The object was just to break up the demonstration, but protestors insisted on being arrested, Harrison said.

Harrison said he was lodged with about 500 people in a cell designed for 50. He stayed there for the next five days. They slept on the floor because there weren’t enough bunks, he said.

Entertainer Dick Gregory was among the people incarcerated with Harrison. “He’s one of my heroes, along with Harry Belafonte,” Harrison said.

Gregory, along with Belafonte – an actor and singer – put their careers on hold to fight injustices in the country, he said.

During the time he was incarcerated, Harrison said at one point a guard was beating one of the prisoners. The people in Harrison’s cell became so upset that they started shaking the bars of the cell.

“They started shaking the bars and almost tore them down until Dick Gregory stopped us,” he said. “He started telling us jokes – he was a comedian – he started telling us jokes to calm us down and not to incite a riot. He wanted to make sure that we stayed nonviolent while we were arrested.”

Tensions ran high during the five days of Harrison’s incarceration. The prisoners didn’t fight, Harrison said.
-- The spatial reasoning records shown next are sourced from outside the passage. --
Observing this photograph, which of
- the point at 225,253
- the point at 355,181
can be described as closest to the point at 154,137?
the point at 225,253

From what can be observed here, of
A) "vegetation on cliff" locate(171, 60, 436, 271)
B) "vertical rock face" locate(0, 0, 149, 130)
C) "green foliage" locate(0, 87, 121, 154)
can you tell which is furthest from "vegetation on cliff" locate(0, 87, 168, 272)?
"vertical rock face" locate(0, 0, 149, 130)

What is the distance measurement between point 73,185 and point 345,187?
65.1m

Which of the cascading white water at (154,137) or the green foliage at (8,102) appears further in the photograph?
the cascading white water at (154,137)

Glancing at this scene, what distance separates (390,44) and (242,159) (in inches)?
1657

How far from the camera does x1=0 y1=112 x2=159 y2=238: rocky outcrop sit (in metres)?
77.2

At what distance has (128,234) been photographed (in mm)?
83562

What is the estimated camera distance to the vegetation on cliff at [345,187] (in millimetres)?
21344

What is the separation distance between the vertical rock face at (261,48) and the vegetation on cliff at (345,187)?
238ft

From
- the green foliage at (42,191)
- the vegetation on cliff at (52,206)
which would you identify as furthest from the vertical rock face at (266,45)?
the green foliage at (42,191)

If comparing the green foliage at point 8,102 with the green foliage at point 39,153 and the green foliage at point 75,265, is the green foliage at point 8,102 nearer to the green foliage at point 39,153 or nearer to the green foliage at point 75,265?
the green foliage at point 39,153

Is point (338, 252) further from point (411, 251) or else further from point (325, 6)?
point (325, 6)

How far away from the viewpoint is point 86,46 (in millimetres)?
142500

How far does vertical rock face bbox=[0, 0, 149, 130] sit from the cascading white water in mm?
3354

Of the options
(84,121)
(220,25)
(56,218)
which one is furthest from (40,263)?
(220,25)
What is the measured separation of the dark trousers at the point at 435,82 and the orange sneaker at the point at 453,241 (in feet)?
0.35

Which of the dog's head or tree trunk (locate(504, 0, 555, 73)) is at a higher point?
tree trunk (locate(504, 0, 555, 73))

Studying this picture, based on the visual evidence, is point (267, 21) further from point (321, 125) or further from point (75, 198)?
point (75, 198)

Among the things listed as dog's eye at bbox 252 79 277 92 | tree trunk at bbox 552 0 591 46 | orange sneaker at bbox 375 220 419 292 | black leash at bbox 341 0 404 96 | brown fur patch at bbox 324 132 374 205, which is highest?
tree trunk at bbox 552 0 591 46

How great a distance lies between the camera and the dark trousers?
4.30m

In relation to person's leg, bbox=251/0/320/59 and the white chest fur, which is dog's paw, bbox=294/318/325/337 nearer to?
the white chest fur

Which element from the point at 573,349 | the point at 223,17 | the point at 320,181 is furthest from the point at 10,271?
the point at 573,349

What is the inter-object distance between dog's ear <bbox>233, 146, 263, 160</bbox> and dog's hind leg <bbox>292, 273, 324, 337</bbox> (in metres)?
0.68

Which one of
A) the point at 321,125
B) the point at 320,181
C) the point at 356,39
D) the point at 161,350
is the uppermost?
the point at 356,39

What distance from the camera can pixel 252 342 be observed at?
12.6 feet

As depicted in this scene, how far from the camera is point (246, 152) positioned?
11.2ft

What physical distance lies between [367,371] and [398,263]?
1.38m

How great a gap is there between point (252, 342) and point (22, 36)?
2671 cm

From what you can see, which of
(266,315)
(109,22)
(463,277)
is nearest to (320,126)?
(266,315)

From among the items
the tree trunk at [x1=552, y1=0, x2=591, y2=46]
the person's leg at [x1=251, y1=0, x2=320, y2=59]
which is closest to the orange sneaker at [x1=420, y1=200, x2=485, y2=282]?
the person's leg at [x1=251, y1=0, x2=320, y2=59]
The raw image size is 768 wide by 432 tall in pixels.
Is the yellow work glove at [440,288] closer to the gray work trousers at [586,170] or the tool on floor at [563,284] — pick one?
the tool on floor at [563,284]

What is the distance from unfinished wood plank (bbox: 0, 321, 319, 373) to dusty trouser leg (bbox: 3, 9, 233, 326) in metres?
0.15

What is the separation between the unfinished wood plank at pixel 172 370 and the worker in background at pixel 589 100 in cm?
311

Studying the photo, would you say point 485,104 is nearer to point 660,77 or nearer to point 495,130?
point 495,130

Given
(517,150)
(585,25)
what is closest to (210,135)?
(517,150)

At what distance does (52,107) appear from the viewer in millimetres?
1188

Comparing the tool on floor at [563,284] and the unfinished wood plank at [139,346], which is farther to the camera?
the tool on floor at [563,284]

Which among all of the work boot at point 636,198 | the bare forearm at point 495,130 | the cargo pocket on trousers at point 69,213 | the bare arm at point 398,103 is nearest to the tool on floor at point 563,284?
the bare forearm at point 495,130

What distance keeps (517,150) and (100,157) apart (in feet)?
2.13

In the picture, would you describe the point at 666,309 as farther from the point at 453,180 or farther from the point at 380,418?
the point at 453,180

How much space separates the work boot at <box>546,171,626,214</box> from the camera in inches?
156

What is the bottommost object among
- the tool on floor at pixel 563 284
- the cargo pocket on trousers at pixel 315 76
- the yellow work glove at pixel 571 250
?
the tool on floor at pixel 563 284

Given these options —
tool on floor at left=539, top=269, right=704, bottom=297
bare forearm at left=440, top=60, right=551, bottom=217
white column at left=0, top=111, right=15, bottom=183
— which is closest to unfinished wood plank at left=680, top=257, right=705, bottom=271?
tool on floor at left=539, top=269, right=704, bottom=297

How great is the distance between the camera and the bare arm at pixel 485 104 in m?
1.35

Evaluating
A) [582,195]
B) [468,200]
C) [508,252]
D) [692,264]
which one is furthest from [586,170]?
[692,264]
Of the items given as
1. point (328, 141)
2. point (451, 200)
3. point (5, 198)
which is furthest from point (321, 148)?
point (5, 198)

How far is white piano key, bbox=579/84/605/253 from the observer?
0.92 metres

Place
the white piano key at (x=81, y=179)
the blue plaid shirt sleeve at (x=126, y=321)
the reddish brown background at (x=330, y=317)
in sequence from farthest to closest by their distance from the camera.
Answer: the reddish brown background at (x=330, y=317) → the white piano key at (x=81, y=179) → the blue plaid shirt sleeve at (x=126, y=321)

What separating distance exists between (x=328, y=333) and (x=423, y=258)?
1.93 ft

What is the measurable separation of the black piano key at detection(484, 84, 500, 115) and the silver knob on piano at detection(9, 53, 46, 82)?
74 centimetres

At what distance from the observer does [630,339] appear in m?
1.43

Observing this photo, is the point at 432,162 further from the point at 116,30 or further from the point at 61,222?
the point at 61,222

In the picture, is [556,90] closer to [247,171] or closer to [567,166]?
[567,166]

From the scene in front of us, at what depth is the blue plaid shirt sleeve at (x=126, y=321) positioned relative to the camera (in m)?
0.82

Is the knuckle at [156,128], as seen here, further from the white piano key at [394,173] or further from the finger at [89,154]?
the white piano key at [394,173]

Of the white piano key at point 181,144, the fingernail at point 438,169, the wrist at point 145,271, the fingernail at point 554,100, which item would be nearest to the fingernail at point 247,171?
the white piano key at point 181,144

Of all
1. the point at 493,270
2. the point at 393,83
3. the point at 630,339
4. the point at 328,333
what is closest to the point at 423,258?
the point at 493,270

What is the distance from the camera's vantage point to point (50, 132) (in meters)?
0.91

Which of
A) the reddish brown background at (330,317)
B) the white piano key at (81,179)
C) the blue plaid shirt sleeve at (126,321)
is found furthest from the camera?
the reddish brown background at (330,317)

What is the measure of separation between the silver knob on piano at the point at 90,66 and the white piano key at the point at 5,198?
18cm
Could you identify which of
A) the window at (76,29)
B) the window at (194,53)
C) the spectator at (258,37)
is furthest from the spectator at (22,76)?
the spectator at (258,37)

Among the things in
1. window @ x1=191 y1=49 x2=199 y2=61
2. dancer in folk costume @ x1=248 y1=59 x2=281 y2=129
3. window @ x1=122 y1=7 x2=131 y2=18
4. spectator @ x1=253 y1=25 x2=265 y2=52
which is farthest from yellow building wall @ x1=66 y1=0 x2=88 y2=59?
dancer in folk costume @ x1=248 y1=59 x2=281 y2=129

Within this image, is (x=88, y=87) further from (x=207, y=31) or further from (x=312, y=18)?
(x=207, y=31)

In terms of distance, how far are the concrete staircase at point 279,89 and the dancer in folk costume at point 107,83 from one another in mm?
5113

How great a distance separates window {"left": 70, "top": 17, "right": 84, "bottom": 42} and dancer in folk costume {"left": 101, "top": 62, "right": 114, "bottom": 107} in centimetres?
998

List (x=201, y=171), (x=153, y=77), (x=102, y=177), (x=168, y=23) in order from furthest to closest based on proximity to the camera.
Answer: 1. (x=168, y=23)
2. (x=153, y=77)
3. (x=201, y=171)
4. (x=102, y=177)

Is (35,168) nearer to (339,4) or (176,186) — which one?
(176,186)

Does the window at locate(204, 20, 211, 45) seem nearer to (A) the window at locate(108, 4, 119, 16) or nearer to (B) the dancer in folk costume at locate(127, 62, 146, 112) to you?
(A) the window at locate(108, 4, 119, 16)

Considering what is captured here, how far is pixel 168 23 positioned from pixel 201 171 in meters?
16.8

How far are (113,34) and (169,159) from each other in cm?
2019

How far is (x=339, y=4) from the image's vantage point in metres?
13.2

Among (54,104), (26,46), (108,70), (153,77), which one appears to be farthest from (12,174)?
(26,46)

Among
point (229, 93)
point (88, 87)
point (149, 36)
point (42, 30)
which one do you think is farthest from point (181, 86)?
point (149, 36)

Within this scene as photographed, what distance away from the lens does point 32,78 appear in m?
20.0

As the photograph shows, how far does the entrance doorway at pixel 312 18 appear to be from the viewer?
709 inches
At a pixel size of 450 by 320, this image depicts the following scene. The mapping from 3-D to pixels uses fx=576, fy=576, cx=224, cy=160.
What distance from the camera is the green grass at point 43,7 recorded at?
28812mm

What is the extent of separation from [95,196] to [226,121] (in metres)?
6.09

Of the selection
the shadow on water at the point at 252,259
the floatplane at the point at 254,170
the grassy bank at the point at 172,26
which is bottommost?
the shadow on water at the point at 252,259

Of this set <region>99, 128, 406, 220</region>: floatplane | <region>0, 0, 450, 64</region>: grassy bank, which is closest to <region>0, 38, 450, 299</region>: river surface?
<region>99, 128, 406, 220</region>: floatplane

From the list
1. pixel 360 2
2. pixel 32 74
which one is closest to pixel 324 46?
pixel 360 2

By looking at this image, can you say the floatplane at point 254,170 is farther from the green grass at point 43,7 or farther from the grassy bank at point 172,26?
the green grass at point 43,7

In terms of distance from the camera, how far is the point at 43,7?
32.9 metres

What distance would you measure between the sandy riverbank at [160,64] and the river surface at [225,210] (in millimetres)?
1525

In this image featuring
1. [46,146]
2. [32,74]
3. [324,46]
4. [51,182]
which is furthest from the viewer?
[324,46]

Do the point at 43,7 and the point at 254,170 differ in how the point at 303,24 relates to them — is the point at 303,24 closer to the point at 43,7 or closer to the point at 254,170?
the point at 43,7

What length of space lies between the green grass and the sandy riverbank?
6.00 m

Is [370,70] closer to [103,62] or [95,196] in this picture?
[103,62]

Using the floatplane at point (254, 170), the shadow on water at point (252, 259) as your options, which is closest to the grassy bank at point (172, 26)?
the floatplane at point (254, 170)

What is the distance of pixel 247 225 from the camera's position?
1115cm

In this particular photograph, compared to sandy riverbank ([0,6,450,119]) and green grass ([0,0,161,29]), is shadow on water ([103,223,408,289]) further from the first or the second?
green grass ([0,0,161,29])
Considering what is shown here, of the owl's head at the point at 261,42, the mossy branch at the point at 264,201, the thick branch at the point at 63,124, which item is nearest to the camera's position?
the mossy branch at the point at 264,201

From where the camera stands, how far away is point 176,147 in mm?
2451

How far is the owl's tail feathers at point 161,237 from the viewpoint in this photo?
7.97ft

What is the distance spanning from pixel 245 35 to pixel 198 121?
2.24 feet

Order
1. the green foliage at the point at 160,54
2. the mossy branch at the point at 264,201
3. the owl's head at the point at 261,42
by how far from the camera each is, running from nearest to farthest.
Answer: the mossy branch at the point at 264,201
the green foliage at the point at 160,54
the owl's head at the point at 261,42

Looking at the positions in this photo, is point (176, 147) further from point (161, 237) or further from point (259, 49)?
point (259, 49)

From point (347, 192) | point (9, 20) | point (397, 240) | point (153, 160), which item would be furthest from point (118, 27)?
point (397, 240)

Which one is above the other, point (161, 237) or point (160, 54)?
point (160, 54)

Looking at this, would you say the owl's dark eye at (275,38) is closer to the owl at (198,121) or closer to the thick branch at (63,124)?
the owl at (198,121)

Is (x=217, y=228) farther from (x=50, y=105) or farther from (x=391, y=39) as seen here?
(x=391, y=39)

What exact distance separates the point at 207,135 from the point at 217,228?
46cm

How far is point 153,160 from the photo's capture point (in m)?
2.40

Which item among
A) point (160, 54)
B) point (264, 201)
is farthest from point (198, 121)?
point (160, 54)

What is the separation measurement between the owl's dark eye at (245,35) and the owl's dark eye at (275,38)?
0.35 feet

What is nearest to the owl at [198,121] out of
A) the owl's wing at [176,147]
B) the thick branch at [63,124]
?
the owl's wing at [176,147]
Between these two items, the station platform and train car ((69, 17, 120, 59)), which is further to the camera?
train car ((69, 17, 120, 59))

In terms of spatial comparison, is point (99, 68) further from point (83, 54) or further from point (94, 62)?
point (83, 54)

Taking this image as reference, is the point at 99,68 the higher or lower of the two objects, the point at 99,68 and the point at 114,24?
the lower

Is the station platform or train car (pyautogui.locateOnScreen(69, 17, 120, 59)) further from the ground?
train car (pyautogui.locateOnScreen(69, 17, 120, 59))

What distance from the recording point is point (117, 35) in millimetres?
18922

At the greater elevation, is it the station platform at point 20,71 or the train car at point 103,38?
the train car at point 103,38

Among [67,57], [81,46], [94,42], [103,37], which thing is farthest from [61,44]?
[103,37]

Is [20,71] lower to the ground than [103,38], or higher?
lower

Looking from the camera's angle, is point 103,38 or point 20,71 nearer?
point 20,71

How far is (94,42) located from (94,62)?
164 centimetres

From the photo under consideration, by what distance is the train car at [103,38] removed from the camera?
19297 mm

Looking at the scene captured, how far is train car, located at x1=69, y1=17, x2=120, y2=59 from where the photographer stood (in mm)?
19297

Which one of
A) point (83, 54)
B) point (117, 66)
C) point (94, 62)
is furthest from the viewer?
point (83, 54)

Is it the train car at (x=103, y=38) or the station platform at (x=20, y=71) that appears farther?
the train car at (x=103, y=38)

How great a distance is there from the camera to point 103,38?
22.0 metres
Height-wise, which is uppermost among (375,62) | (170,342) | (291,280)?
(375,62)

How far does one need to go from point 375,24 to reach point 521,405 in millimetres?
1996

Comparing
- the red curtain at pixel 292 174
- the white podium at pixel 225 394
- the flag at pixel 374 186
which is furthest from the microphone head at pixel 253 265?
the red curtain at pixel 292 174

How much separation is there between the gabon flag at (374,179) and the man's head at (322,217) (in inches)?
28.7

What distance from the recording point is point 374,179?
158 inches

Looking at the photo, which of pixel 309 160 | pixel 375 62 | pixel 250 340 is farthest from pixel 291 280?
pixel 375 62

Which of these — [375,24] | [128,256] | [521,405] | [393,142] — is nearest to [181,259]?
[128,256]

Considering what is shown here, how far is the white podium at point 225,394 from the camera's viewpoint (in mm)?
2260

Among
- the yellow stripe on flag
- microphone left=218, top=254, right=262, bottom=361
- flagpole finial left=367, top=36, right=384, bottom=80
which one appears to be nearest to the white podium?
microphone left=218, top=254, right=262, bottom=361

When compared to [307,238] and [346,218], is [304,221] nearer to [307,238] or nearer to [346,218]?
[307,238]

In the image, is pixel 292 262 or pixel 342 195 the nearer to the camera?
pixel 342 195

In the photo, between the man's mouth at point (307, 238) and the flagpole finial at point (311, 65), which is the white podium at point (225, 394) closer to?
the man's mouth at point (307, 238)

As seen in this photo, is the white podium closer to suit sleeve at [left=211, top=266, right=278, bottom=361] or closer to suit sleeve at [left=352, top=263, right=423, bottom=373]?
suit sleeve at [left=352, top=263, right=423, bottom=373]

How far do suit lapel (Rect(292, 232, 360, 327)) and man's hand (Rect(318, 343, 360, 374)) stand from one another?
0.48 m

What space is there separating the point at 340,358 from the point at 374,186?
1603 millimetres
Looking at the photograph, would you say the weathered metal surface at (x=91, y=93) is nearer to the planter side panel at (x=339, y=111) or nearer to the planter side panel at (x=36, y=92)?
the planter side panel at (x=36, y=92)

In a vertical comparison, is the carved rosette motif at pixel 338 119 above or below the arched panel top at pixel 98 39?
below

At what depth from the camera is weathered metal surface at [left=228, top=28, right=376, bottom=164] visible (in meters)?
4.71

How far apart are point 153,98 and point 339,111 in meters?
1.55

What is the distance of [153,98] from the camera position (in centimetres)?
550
He wore the same clothes for five days and didn’t shower.

“If you lived under that environment for that length of time, and nothing seemed to be changing, you would sacrifice a lot just to make a change and bring about a change because things couldn’t get any worse,” he said. “We were already at the bottom.”

The nonviolence of demonstrations was possible both because of the spiritual nature of the protests and because of the strength that participants had developed after years of facing discrimination and hatred, he said.

“So we continued that strength during the demonstration,” Harrison said. “It’s not that we didn’t want to fight back, it’s that we’d lived under this oppressed condition for so long that we were stronger, strong enough to at least pull through that.”

He said the leaders of the movement, many of whom were also religious leaders, helped prevent demonstrations from becoming violent.

“The movement was a spiritual movement,” he said. “It wasn’t just individuals.”

Harrison left Birmingham for St. Louis four days after graduating from high school in 1964. He attended community college there.

When he returned within the year, things had started to change in the city, Harrison said.

“When I returned, we were seeing some of the police force actually start hiring blacks,” he said.

In 1966, he was drafted and went to Vietnam. He served in the military from 1966 to 1968.

During that period, Harrison experienced great changes in his environment.

“For me, it was different,” he said. “My whole world was integrating.”

St. Louis, where he attended college, was a fairly integrated city and Fort Leonard Wood in Missouri was also integrated.

Those were Harrison’s first encounters with being around white people for any length of time. “I guess I actually learned more and more about being a citizen and feeling free,” he said of that period of his life.

Harrison has two daughters and has talked to them about his experiences in the civil rights movement. However, he said it’s hard to properly explain how he felt at the time.

“Unless they actually experienced it, they really can’t fathom what it felt like,” he said.

Fifty years after protests in Birmingham and Martin Luther King Jr.’s I Have a Dream speech in Washington, Harrison said he’s seen a lot of movement forward, but that movement seems to have stalled.

“Fifty years is a long time,” he said. “We have made a lot of progress, and it appears today that we are regressing.”

He said people don’t appreciate the opportunities they have and politicians are trying to rewrite laws in a negative way.

“Instead of the country working together, it’s pulling apart,” he said. “They’re just not cooperating together to create a better world.”